First, $Xg(Y)$ must be a random variable. It would suffice for $g$ to be a measurable function, because that guarantees $g(Y)$ is a random variable, whence $Xg(Y)$ is. However, that's an overly strong condition. To see why, consider (for example) the case where $X = Y.$ Let $h$ be a non-measurable function defined on the zeros of $X$ and define
$$g(y) = \left\{\begin{aligned} y,& & X\ne 0 \\ h(y), & & X = 0.\end{aligned}\right.$$
This $g$ is not measurable by construction, but $XY = Xg(Y)$ is measurable.
Consequently, we must only require that the function $Xg(Y)$ be a random variable, which is a subtle restriction on $g.$
Second, the set of functions $g:\mathbb R\to \mathbb R$ satisfying the first criterion form a vector space $V_{X,Y}.$ Given any two such functions $g_1$ and $g_2$ and two real numbers $\lambda_1$ and $\lambda_2,$ the function $$X(\lambda_1 g_1(Y) + \lambda_2 g_2(Y)) = \lambda_1 Xg_1(Y) + \lambda_2 Xg_2(Y)$$ is measurable because it is a linear combination of measurable functions.
Take any $g\in V_{X,Y}.$ There are three cases to consider: either $E[Xg(Y)]$ does not exist; it is infinite; or it is finite. Trivially $E[Xg(Y)] \ne 0$ in the first two cases. The third case forms a vector subspace $V^0_{X,Y}\subset V_{X,Y},$ as is straightforward to check (use linearity of expectation).
Assume $E[XY]\ne 0$ is finite.
Suppose $g\in V^0_{X,Y}.$ For every (finite) number $c$ define
$$g_c(y) = g(y) + cy.$$
These are all measurable functions and they are all in $V^0_{X,Y}$ because
$$E[Xg_c(Y)] = E[X(g(Y) + cY)] = E[Xg(Y)] + cE[XY]\tag{*}$$
is finite, being the sum of two finite values. Geometrically, this set of functions $$\langle g \rangle_Y = \{g_c\mid c\in\mathbb R\} = \{g(Y) + cY\mid c\in\mathbb R\}$$ is an affine line in $V^0_{X,Y}.$
Because $E[XY]\ne 0$ is finite,
$$c^*(g) = -E[Xg(Y)]\ /\ E[XY]$$
is defined, unique, and by $(*)$ assures
$$E[Xg_{c^*(g)}(Y)] = E[Xg(Y)] - \frac{E[Xg(Y)]}{E[XY]} E[XY] = 0.$$
Consequently,
when $E[XY]\ne 0$ is finite, every function $g$ in the punctured line $\{g_c\mid c\ne c^*(g)\}$ satisfies $E[Xg(Y)]\ne 0.$
This is a sketch of the vector space $V^0_{X,Y}.$ The identity function $\iota: y\to y$ is one of the vectors, shown as the red arrow. Some of the punctured lines parallel to $\iota$ are drawn for background. The set of "special" functions $g_{c^*(g)}$ for which $E[Xg_{c^*(g)}(Y)]=0$ has been removed, leaving the white trace. One random dot at the lower left represents a generic function $g.$ Its projection in the $\iota$ direction onto $g_{c^*(g)}$ is shown to its upper right.

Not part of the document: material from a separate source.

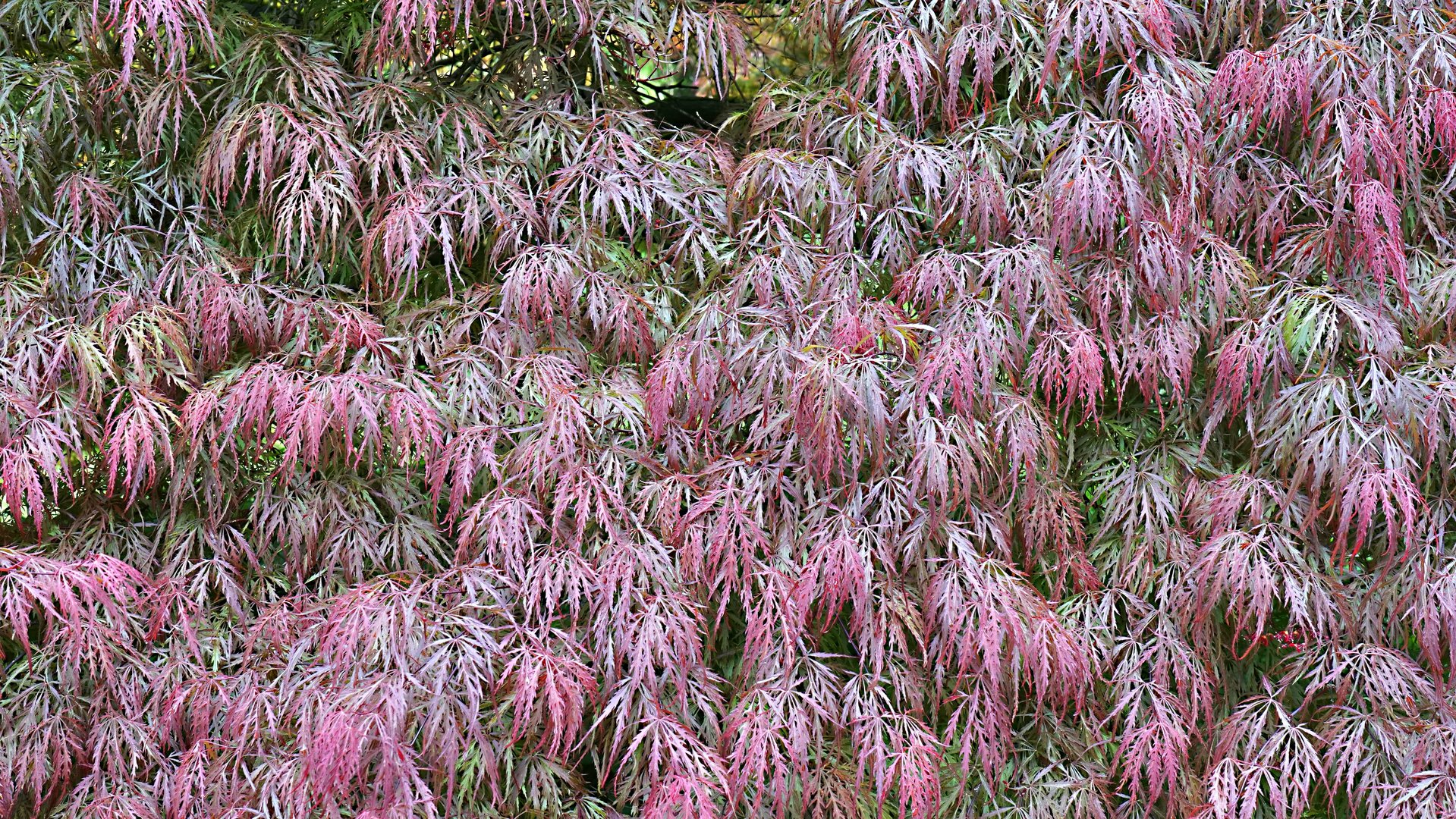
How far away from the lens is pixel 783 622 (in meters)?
1.77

In this picture of the situation,
the functions $g$ for which $E[Xg(Y)]\ne 0$ consist of all points not on the white curve.

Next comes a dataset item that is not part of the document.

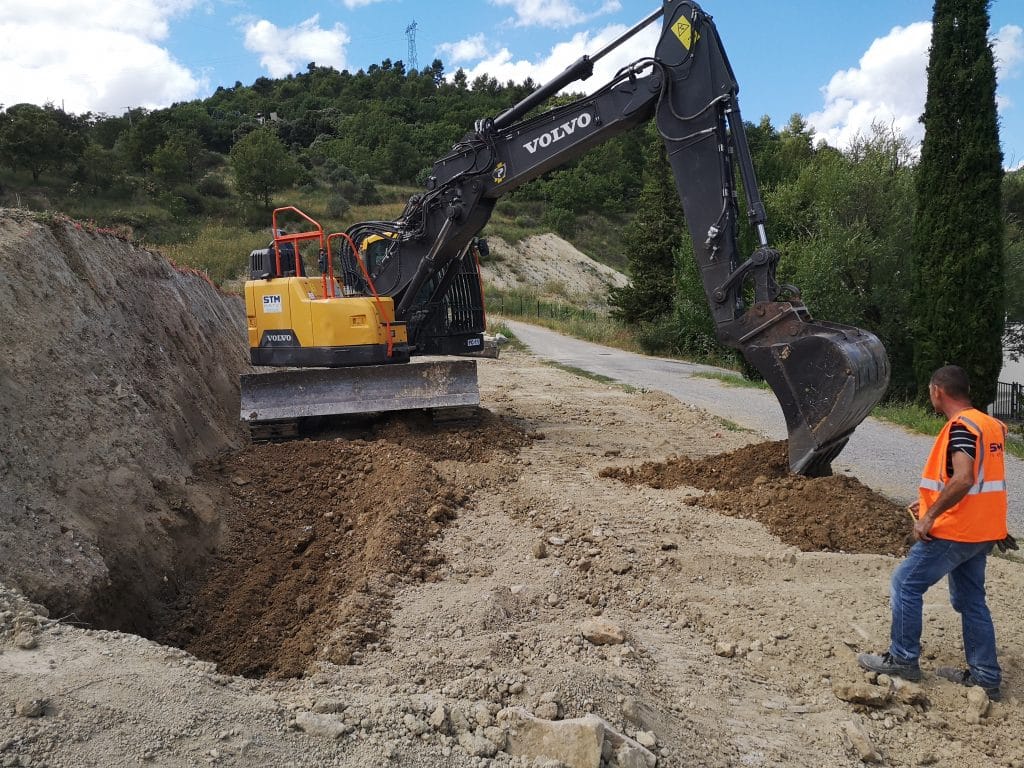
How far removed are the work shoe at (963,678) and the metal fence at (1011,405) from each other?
53.7 ft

The exact nature of the white curve depends on the joint distribution of the random variables $(X,Y).$ What we have seen is that it intersects each of the affine lines parallel to $\iota$ exactly once: they form a line bundle.

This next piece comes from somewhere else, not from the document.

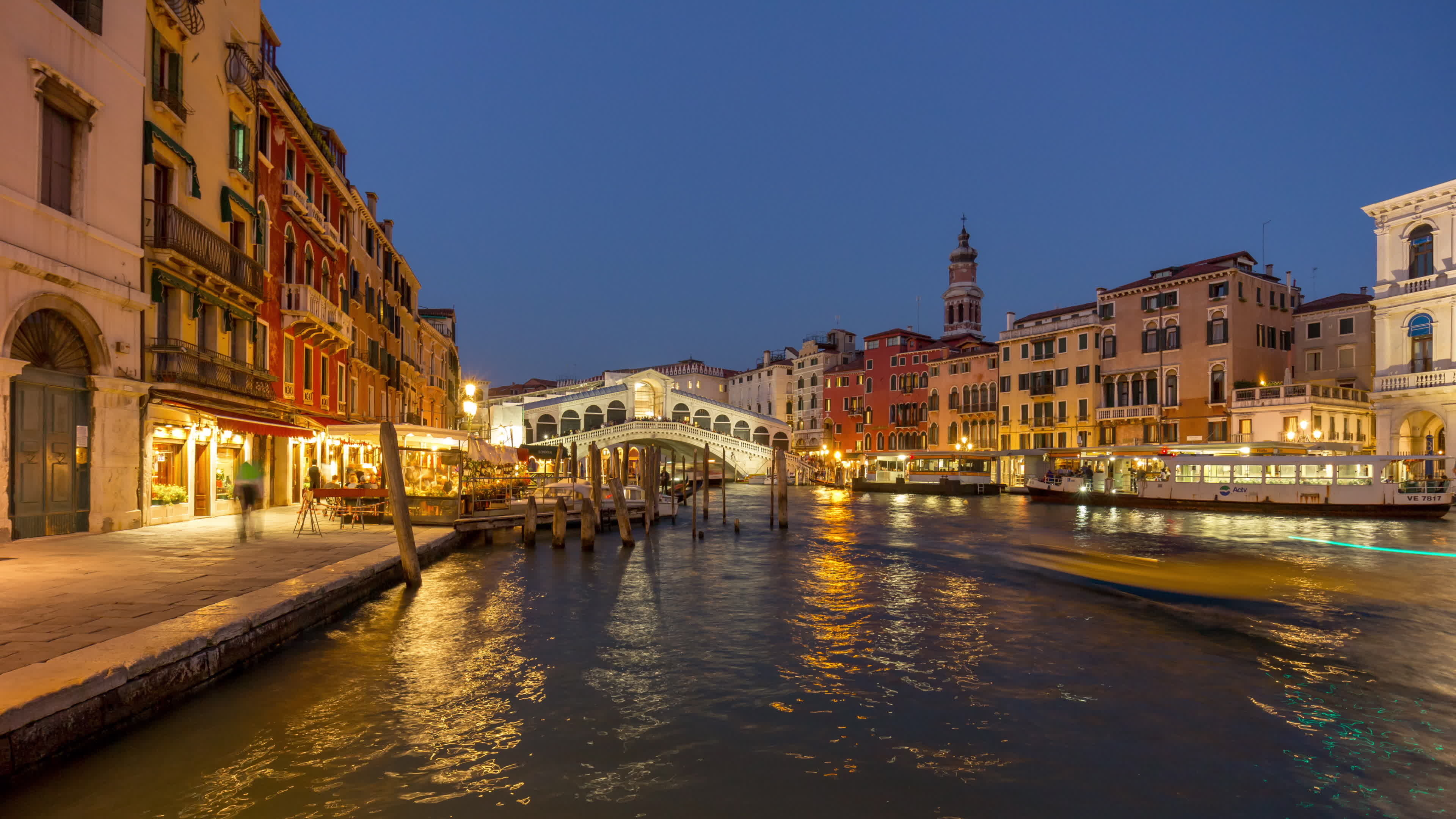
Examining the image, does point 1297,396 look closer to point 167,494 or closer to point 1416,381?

Finally, I haven't dealt with the possibility that $E[XY]$ is infinite. If there exists a nonzero measurable function $f$ for which $E[Xf(Y)]$ is finite and nonzero, we may employ $f$ in defining $g_c(y) = g(y) + cf(y)$ and proceed as before. Unfortunately, there needn't exist such an $h$ in general (although there usually is in any statistical application).
The assumptions $E[X] = 0 = E[Y]$ were never used. Unfortunately, they don't help us out of the problems with infinities: it is possible for these additional assumptions to hold, yet for $E[XY]$ to be infinite. For instance, let $X$ have a Student $t(3/2)$ distribution and $Y=X.$
As the comments pointed out, the degree of generality sought by the OP is quixotic.
Let $(X,Y)$ have a joint symmetric bivariate distribution in the sense that
$$(X, Y) \sim_d (-X, -Y).$$
This already implies $E(X) = E(Y) = 0$, and we assume also that $E(XY) \neq 0$.
Let $g(z) = z^k$, $k$ is an even number. Then (see https://stats.stackexchange.com/a/352218/28746)
$$E[Xg(Y)] = 0,\;\;\; \forall k.$$
So, no, eq. (1) of the OP cannot imply that this coproduct will have non-zero expected value for any $g$ (as the OP hoped for in a comment), since for this class of distributions and for this $g$ this expected value becomes zero.